Estratto selezionato:
# # # # #

I dettagli del nuovo deposito sono arrivati da Fabio Chiaravalli, il direttore del deposito nucleare e parco tecnologico Sogin che ha iniziato dicendo: «nel deposito saranno allocati i rifiuti nucleari a bassa e media intensità attendendo che passino 300 anni, che non è tanto, si tratta di un tempo umano, storico. Dopo di che il luogo potrà essere rilasciato e non sarà più considerato un luogo radioattivo». Chiaravalli ha posto l’accento sul fatto che la situazione in Italia è molto più che precaria, visto che abbiamo le scorie nucleari divise in decine di siti spesso in condizioni precarie, ma nessun accenno è stato fatto agli incidenti della Casaccia del 2006, riguardanti il plutonio, che testimoniano il pessimo stato dei depositi provvisori e precari italiani.

# # # # #

Secondo l'estratto selezionato, quanti anni devono passare prima che il luogo del deposito possa essere rilasciato?

Estratti da un dataset spaziale
# # # # #

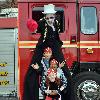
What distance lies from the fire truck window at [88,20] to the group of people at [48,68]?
5.99 ft

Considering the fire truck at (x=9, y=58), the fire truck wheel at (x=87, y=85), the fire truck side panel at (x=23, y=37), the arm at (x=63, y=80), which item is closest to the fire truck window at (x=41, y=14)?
the fire truck side panel at (x=23, y=37)

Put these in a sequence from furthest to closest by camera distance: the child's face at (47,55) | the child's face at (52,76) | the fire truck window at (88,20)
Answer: the fire truck window at (88,20) → the child's face at (47,55) → the child's face at (52,76)

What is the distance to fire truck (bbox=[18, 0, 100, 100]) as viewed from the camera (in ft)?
37.8

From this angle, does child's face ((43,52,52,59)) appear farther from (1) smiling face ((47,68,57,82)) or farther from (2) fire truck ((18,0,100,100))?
(2) fire truck ((18,0,100,100))

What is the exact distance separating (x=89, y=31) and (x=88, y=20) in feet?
0.86

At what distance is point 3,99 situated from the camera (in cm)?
1202

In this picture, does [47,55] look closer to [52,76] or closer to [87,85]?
[52,76]

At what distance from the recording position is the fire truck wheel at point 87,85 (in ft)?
36.6

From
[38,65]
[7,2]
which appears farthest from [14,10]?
[7,2]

# # # # #

Risposta:
300 anni.